Exercise material
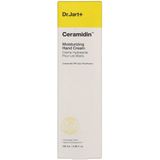 Dr Jart+ - Ceramidin - Handcrème - 100 ml - Dermatologisch Getest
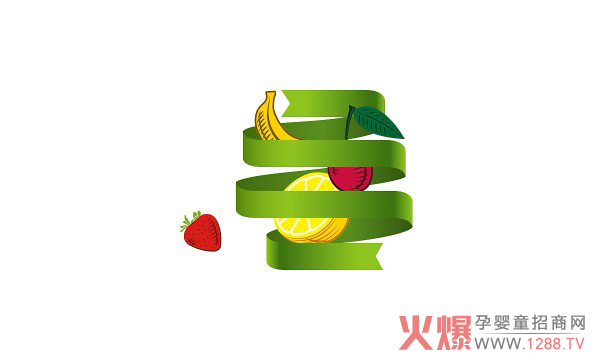 ���ӷeʳ��ô�k�����һ̖���׃�ͯ����������Q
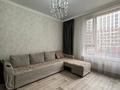 2-комнатная квартира · 58 м² · 3/12 этаж, Шамши Калдаякова 17 — Горячка за 39 млн ₸ в Астане, Сарайшык р-н — фото 2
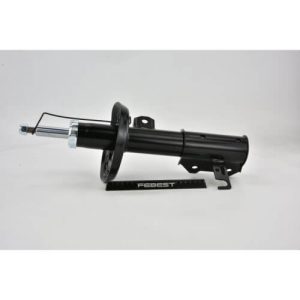 OPEL ASTRA-J - ALL YEARS[GMIO] Shock absorber front left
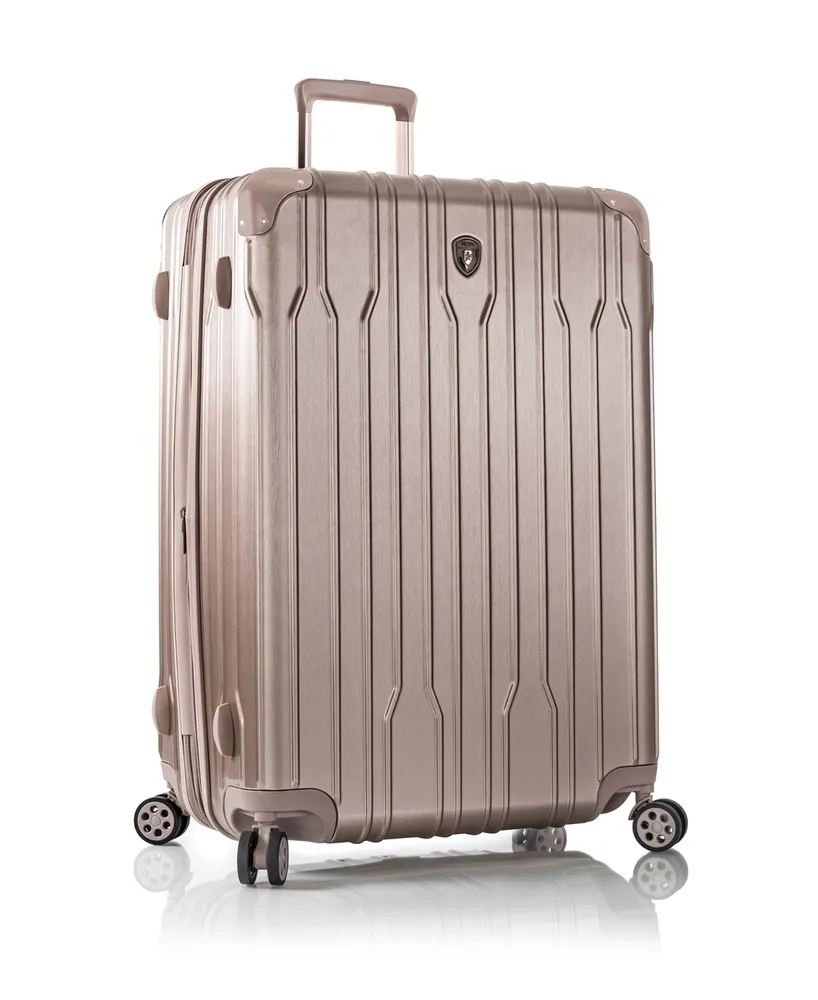 Heys Xtrak 30" Hardside Spinner Luggage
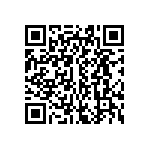 TV07RL-23-151S-S15AD QRCode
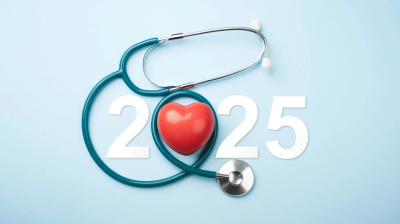 Côté santé, voilà ce qui change en 2025. Image 1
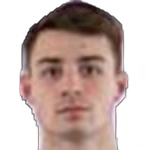 Эван Уолш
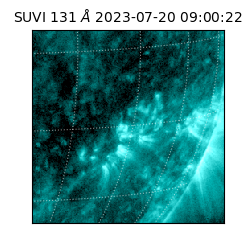 suvi - 2023-07-20T09:00:22.929000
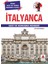 Italyanca Gezi ve Konuşma Rehberi 1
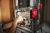 Lampa do oświetlania powierzchni z obrotową głowicą 12V MILWAUKEE M12 PAL-0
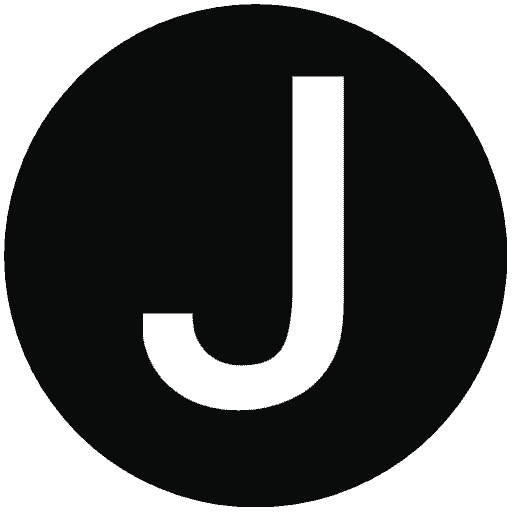Just Talk Beauty logo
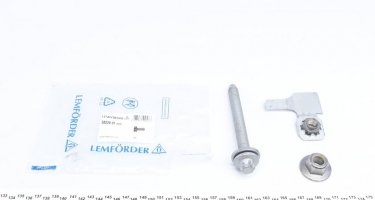 Купити 38229 01 Lemförder - Ремкомплект LEMFORDER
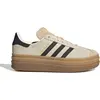 Image de Adidas Sneakers JS3892 size 40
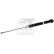 Amortisseur 1002613 FEBI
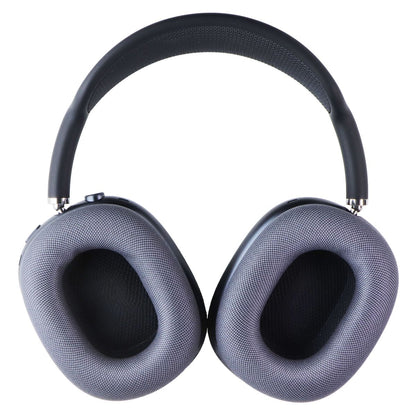 Apple AirPods Max Wireless Over-Ear Headphones - Midnight (‎USB-C, 2024)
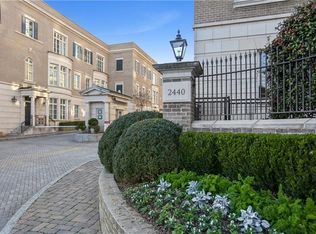 2440 Peachtree Rd NW UNIT 6, Atlanta, GA 30305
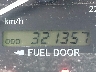 4T1BG22K2YU****** Salvamento 2000 Toyota Camry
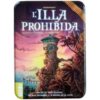 L'illa prohibida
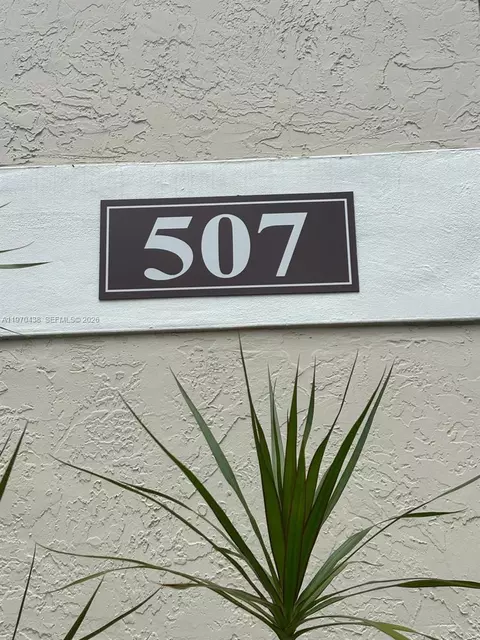 Undisclosed, Pompano Beach, FL 33069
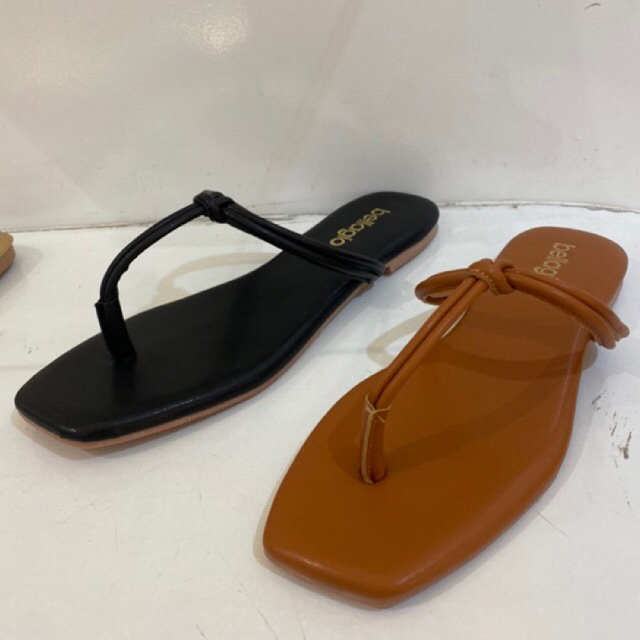 BELLAGIO SANDAL SALE ✨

What to work on
Set out the listing above as a Markdown table with the columns "Row" and "Text", numbering each line and skipping any blank lines. Leave out the pictures.

Response to this task
| Row | Text |
|---|---|
| 1 |  Dr Jart+ - Ceramidin - Handcrème - 100 ml - Dermatologisch Getest |
| 2 |  ���ӷeʳ��ô�k�����һ̖���׃�ͯ����������Q |
| 3 |  2-комнатная квартира · 58 м² · 3/12 этаж, Шамши Калдаякова 17 — Горячка за 39 млн ₸ в Астане, Сарайшык р-н — фото 2 |
| 4 |  OPEL ASTRA-J - ALL YEARS[GMIO] Shock absorber front left |
| 5 |  Heys Xtrak 30" Hardside Spinner Luggage |
| 6 |  TV07RL-23-151S-S15AD QRCode |
| 7 |  Côté santé, voilà ce qui change en 2025. Image 1 |
| 8 |  Эван Уолш |
| 9 |  suvi - 2023-07-20T09:00:22.929000 |
| 10 |  Italyanca Gezi ve Konuşma Rehberi 1 |
| 11 |  Lampa do oświetlania powierzchni z obrotową głowicą 12V MILWAUKEE M12 PAL-0 |
| 12 | Just Talk Beauty logo |
| 13 |  Купити 38229 01 Lemförder - Ремкомплект LEMFORDER |
| 14 |  Image de Adidas Sneakers JS3892 size 40 |
| 15 |  Amortisseur 1002613 FEBI |
| 16 |  Apple AirPods Max Wireless Over-Ear Headphones - Midnight (‎USB-C, 2024) |
| 17 |  2440 Peachtree Rd NW UNIT 6, Atlanta, GA 30305 |
| 18 |  4T1BG22K2YU****** Salvamento 2000 Toyota Camry |
| 19 |  L'illa prohibida |
| 20 |  Undisclosed, Pompano Beach, FL 33069 |
| 21 |  BELLAGIO SANDAL SALE ✨ |